Take a Step Back
Perusing a museum of natural history recently, a friend remarked to me upon the travesty of what he termed “premature dinosaur exposure”. Our young, in his view, are educated about these long-extinct reptiles far too early — the result being an implicit association between dinosaurs and children. When they move on to fascinations with dragons and aliens, dinosaurs are pushed back to their eternal status as a thing of the past.
I have to agree with my friend on this. Imagine being twenty years of age and seeing the complete skeleton of Tyrannosaurus rex for the first time. It is doubtful that you would believe it to be genuine. Yet in our reality, a typical young adult would find such a thing bordering on mundane. Fossils are dull, museums are boring, and dinosaurs are cartoon creatures for little boys. Focus, really focus, and you might be able to take a step back from this inexplicable reaction to some of the most incredible creatures to have walked the ground you now stand on. Try to imagine dinosaurs from the perspective of a completely naive visitor to our place and time.

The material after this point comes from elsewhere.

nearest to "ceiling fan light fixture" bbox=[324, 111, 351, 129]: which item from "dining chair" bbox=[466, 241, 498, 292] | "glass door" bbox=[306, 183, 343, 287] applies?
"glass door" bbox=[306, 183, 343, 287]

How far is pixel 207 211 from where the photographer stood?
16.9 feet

This approach is warranted in many other aspects of our lives. In some cases, like the dinosaurs, we should use it to experience the full, awestruck reactions that certain events deserve. The computer you are reading this on could most likely be used to instantly communicate with a large percentage of the human population, provided you know their name. The blue and green globe you see in pictures from the International Space Station is the home of every non-astronomical event you have ever heard of, and countless more than you never will hear of. The small white planetoid that hangs above the night sky has been walked on by people who are still alive today. If you live in Australia, you are closer to the pitch-black ocean floor of the Atlantic, 12,000 kilometres beneath your feet, than its surface — and everything you hear about in America happens almost upside-down relative to you.

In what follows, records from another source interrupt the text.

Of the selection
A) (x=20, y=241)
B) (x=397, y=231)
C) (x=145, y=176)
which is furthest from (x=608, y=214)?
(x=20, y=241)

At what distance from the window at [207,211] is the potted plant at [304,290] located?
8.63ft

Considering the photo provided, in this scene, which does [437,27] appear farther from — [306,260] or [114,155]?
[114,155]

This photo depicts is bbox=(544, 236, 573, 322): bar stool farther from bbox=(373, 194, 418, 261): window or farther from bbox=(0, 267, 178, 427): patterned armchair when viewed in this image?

Taking a step back from these concepts can provide you with a fresh appreciation. But in other cases, we should do so not to experience awe, but confusion. Just like we are ingrained with the false “normality” of walking on the Moon, most of us have been ingrained with the “normality” of the belief that an old book holds the words of a supernatural force. “Miracle”, “religious”, “divine”, “sinner”, “resurrection” — all words we have heard enough times so as to become mundane. Even a non-believer might implicitly accept another’s belief in the story of Noah’s ark — in which water appears from nowhere to flood the entire world, killing everyone except one man and his family — as more “normal” than someone’s belief in the Wall of Fire — in which a race of aliens called the Galactic Confederacy brought billions of human to Earth, piled them around volcanoes, and destroyed them with hydrogen bombs. Of course, both of these stories are equally ludicrous, and to a completely naive modern-day person, ignorant of the religious and science fiction genres, they would be rejected.
We look to modern fantasy stories for entertainment, and ancient fantasy stories for holy revelations about the universe. Clearly there is something off about this particular accepted “norm” of our culture. Some of these ancient stories, like the Books of Ezekiel and Revelation, are particularly indistinguishable from science fiction. “Gods”, uniquely from humanity’s rich catalogue of mythical creatures and characters, are normal to believe in. This is why I no longer partake in debating with proponents of specific religions. Even the name or personality of your god, let alone the details of your arbitrary dusty book, are unnecessary embellishments of a concept that is only considered sane because we have grown up in constant exposure to it.
The biggest mistake anyone can make is cherishing their own beliefs. There is no reason to ever become attached to a piece of information you have picked up on your way through life. Never stop looking for reasons to discard them. Make a regular habit of taking a step back, taking stocktake, and taking measures against information that does not hold up.